Credit Suisse moves to a Neutral rating from Outperform as the broker's valuation falls on lower earnings because of higher costs and higher net debt. TV ratings are considered solid and there will be a boost from the Olympics, but the broker expects negative momentum and ongoing TV ad market weakness will present a major barrier to earnings growth going forward. Credit Suisse assumes a 1% decline in TV advertising in FY17 and a TV market share for Seven of 41.5%.
The weak outlook is consistent with Morgan Stanley’s view on the structural changes confronting the business. These including losing revenue share in the TV market and inflation in TV sports costs. Moreover, the broker does not confine its view to Seven, believing TV and radio peers will also deliver a weaker outlook.
There were no new comments on acquisitions or capital allocation at the results nor on changes to media ownership rules, the broker notes, outside of the comment that options are still being considered regarding Verizon’s bid for Yahoo! Inc.
Morgan Stanley notes upside risks for Seven West include a potential de-merger or spin-off of the print assets, which could result in a re-rating, and the possibility of Seven Group ((SVN)) lifting its stake. Seven Media has stated it may look at M&A in the media industry and the broker expects the market would greet this news positively, if the terms were accretive. On the downside there is the risk that the economy softens and TV ad spending falls further with an equity re-capitalisation subsequently possible.
Macquarie notes Seven West is actively pursuing digital revenue opportunities and may have the opportunity to integrate is own advertising partners into digital media content. The company has reported early-stage investment losses of $23.9m in FY16 as part of its new ventures, with entities making up these losses including Presto, SocietyOne, HealthEngine, Newzulu and Starts at 60.

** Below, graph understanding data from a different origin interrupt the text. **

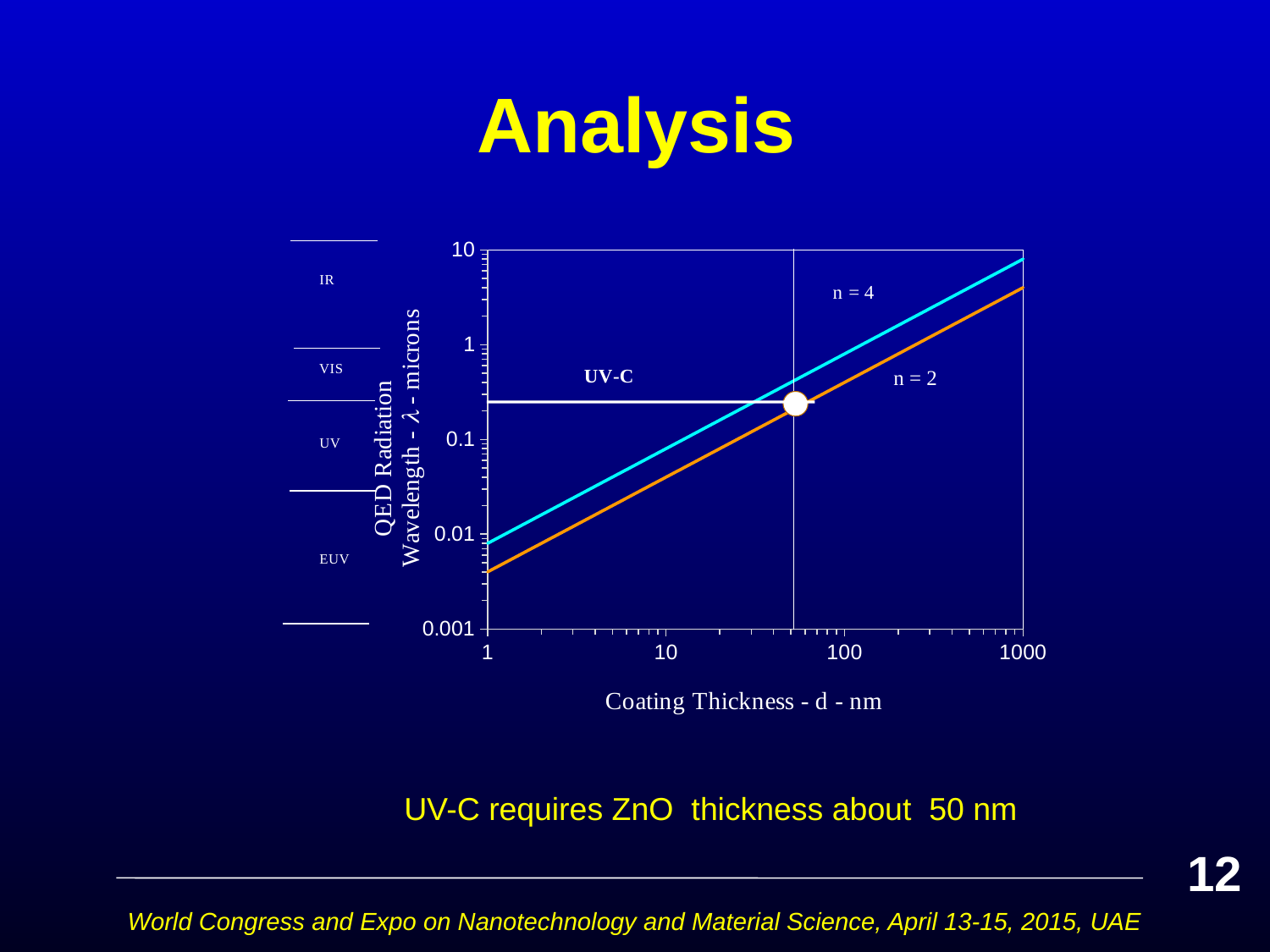
How many plotted lines (series) are labelled on the chart? 2 What is the x-axis label of the chart? Coating Thickness - d - nm What kind of chart is shown on the slide? line chart At a coating thickness of 1000 nm, is the wavelength for the n = 2 line greater or less than 1 micron? greater At a coating thickness of 1000 nm, is the wavelength for the n = 4 line greater or less than 1 micron? greater At a coating thickness of 1 nm, is the wavelength for the n = 2 line greater or less than 0.01 microns? less Do the plotted lines rise or fall as coating thickness increases? rise What is the minimum value shown on the y axis of the chart? 0.001 Which line lies higher on the chart, n = 4 or n = 2? n = 4 What is the maximum value shown on the x axis of the chart? 1000 What are the labels of the two plotted lines on the chart? n = 4 and n = 2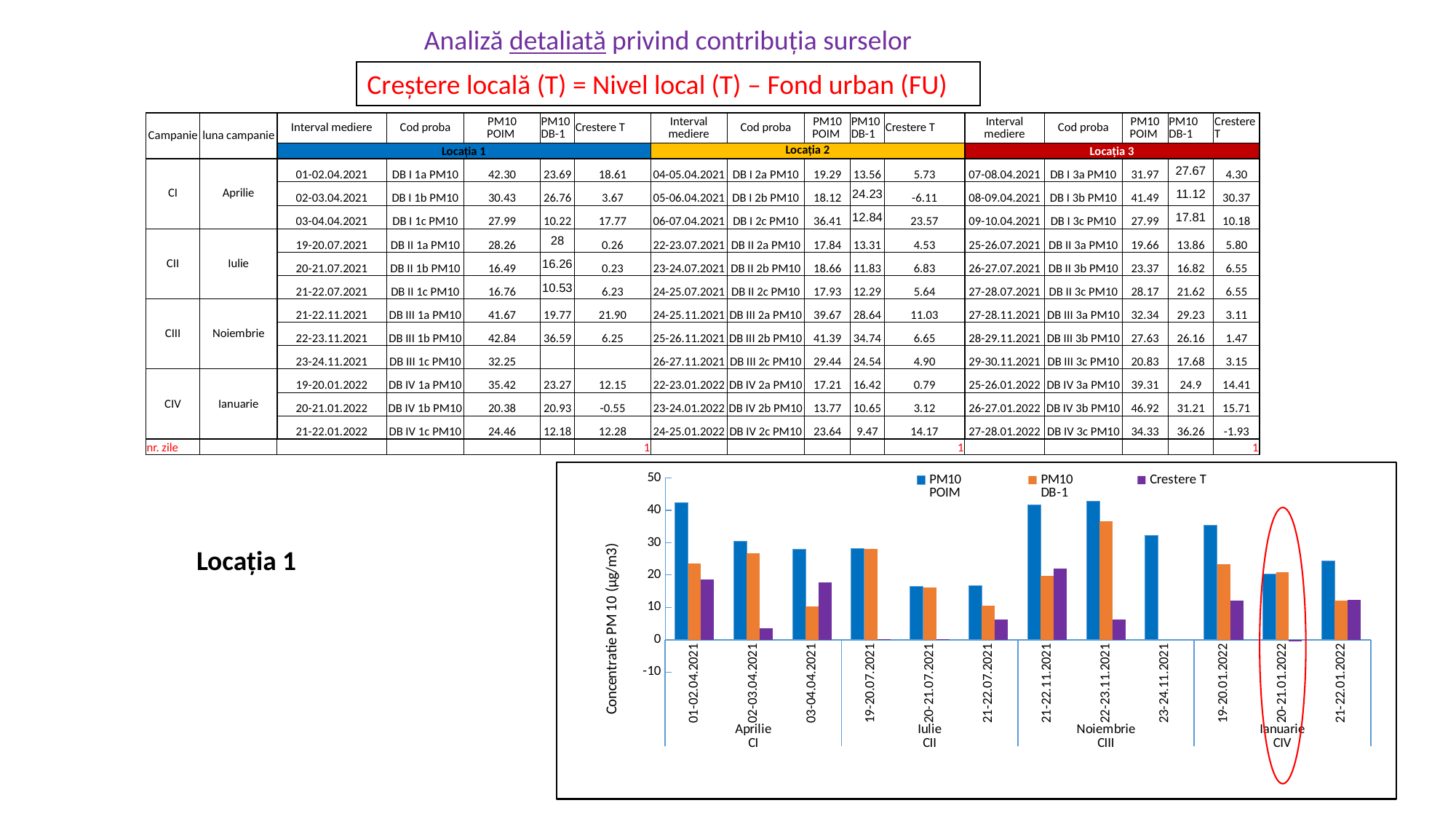
What kind of chart is shown on the slide? bar chart How many series does the chart legend list? 3 Which date has the highest Crestere T value in the chart? 21-22.11.2021 What is the title of the chart's vertical axis? Concentratie PM 10 (µg/m3) Is the PM10 POIM value for 20-21.07.2021 greater or less than 20? less How many date categories are plotted along the x axis of the chart? 12 Across the three April dates (01-02.04.2021 to 03-04.04.2021), do the PM10 POIM values rise or fall? fall Is the PM10 DB-1 value for 22-23.11.2021 greater or less than 30? greater Which date has the highest PM10 DB-1 value in the chart? 22-23.11.2021 Is the PM10 POIM value for 01-02.04.2021 greater or less than 40? greater For 19-20.01.2022, which is larger: PM10 POIM or PM10 DB-1? PM10 POIM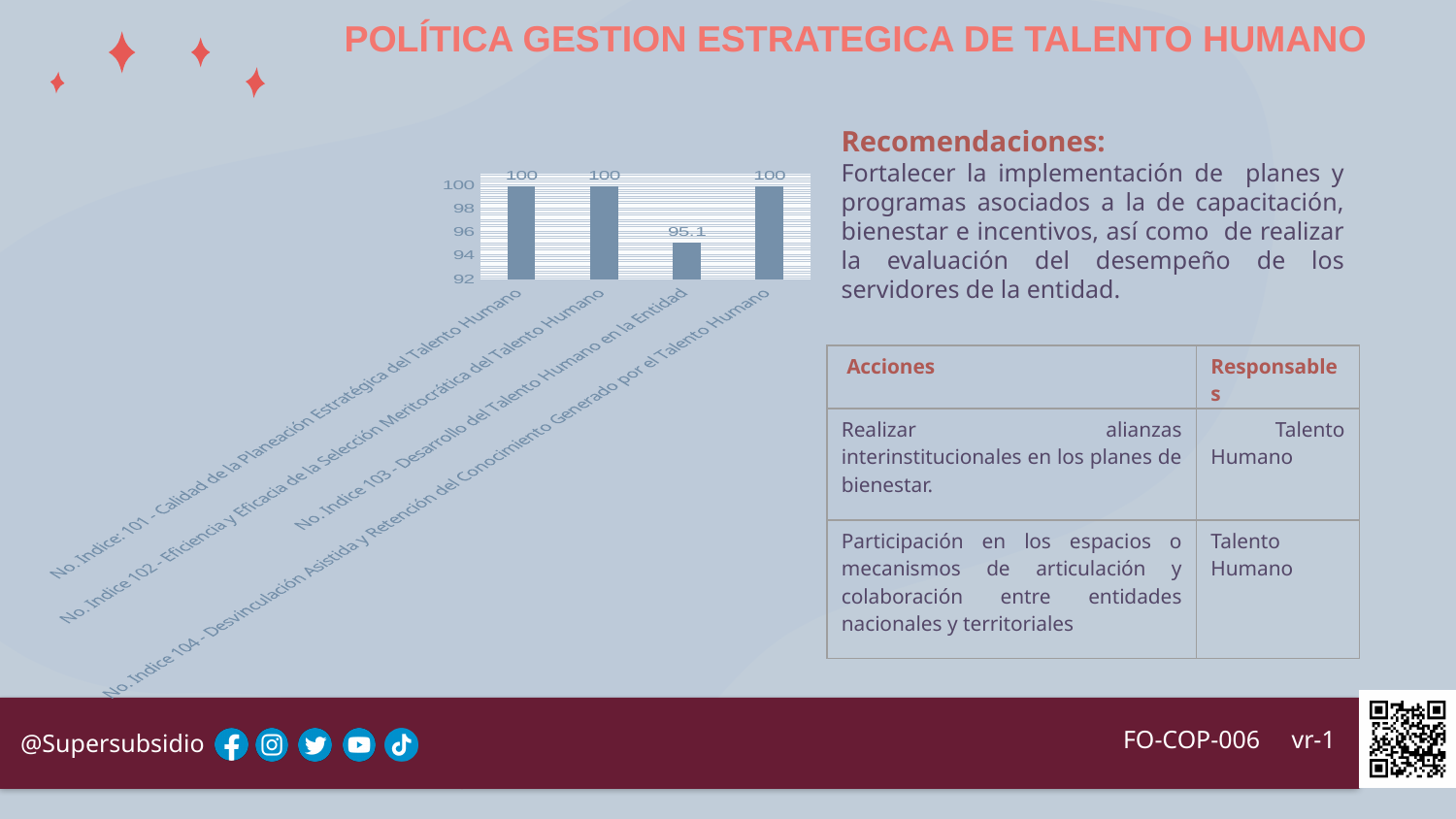
What kind of chart is shown on the slide? bar chart Which category has the lowest value in the chart? No. Indice 103 - Desarrollo del Talento Humano en la Entidad What is the difference between the value for No. Indice 102 and the value for No. Indice 103? 4.9 What is the highest tick value shown on the vertical axis of the chart? 100 What is the lowest tick value shown on the vertical axis of the chart? 92 What is the value for No. Indice 103 - Desarrollo del Talento Humano en la Entidad? 95.1 How many categories (bars) are shown in the chart? 4 Is the value for No. Indice 103 greater or less than 96? less How many bars in the chart have a value of 100? 3 What is the value for No. Indice 104 - Desvinculación Asistida y Retención del Conocimiento Generado por el Talento Humano? 100 What is the value for No. Indice: 101 - Calidad de la Planeación Estratégica del Talento Humano? 100 Which is larger, the value for No. Indice 101 or the value for No. Indice 103? No. Indice 101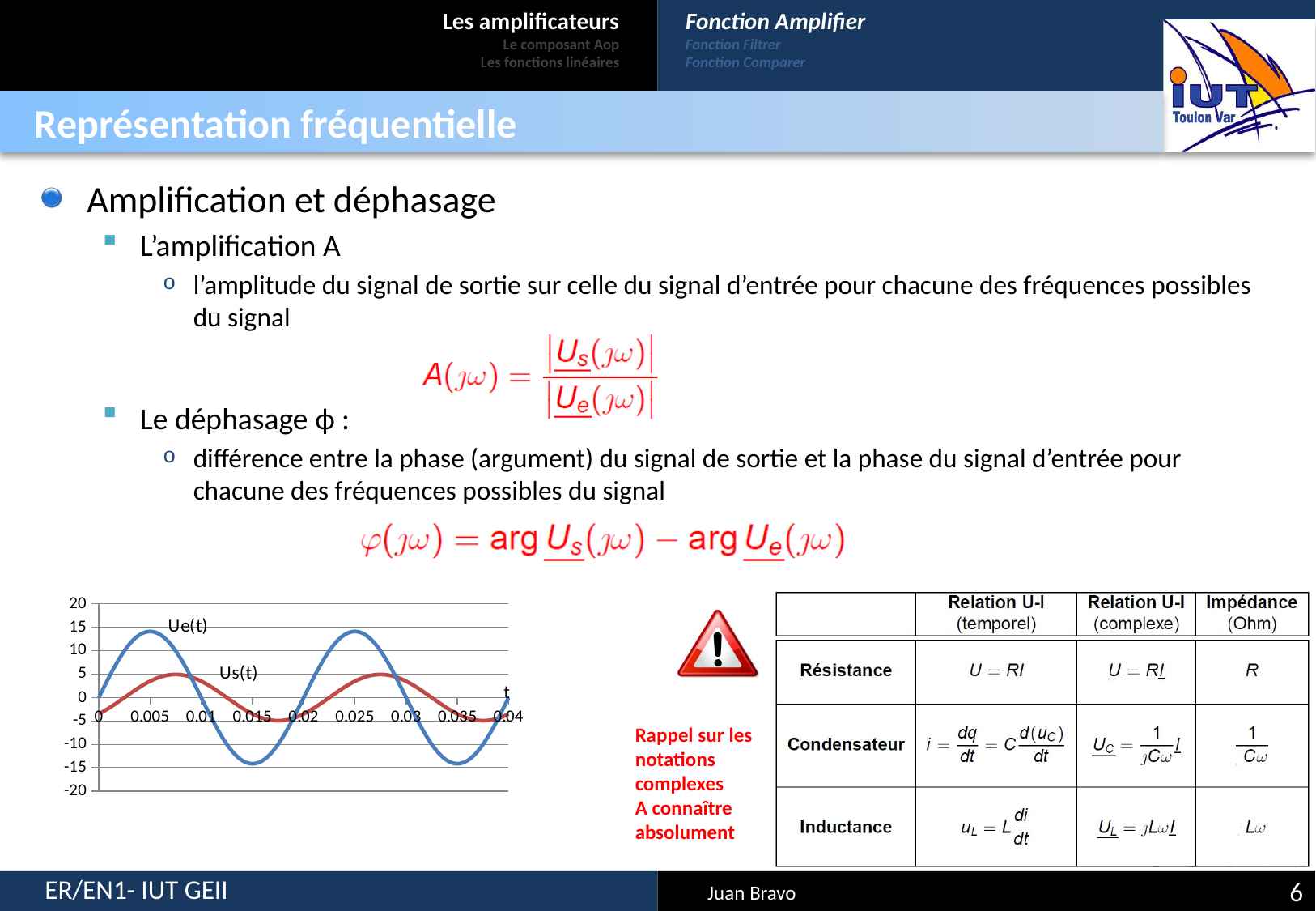
In the chart at the bottom left, is the minimum value of Ue(t) greater or less than -10? less What is the last tick value on the horizontal axis of the chart at the bottom left? 0.04 In the chart at the bottom left, is the peak value of Us(t) greater or less than 10? less How many tick labels are shown on the horizontal axis of the chart at the bottom left? 9 In the chart at the bottom left, is the peak value of Ue(t) greater or less than 10? greater In the chart at the bottom left, which series has the larger amplitude, Ue(t) or Us(t)? Ue(t) What is the highest value shown on the vertical axis of the chart at the bottom left? 20 What kind of chart is shown at the bottom left of the slide? line chart How many series are plotted in the chart at the bottom left of the slide? 2 What are the names of the two series plotted in the chart at the bottom left? Ue(t) and Us(t)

Macquarie makes the point that the decline in TV ad market revenues is against a backdrop of strengthening trends in digital advertising revenue, reflected in companies such as Facebook and Google. Seven West's digital revenue is expected to be up more than 150% in FY17.
FNArena’s database has one Buy rating for Seven West (UBS, yet to update on results), three Hold and two Sell. The consensus target is 86c, suggesting 8.0% in upside to the last share price. This compares with a target of 95c ahead of the results. The dividend yield on FY17 and FY18 forecasts is 8.2% and 8.3% respectively.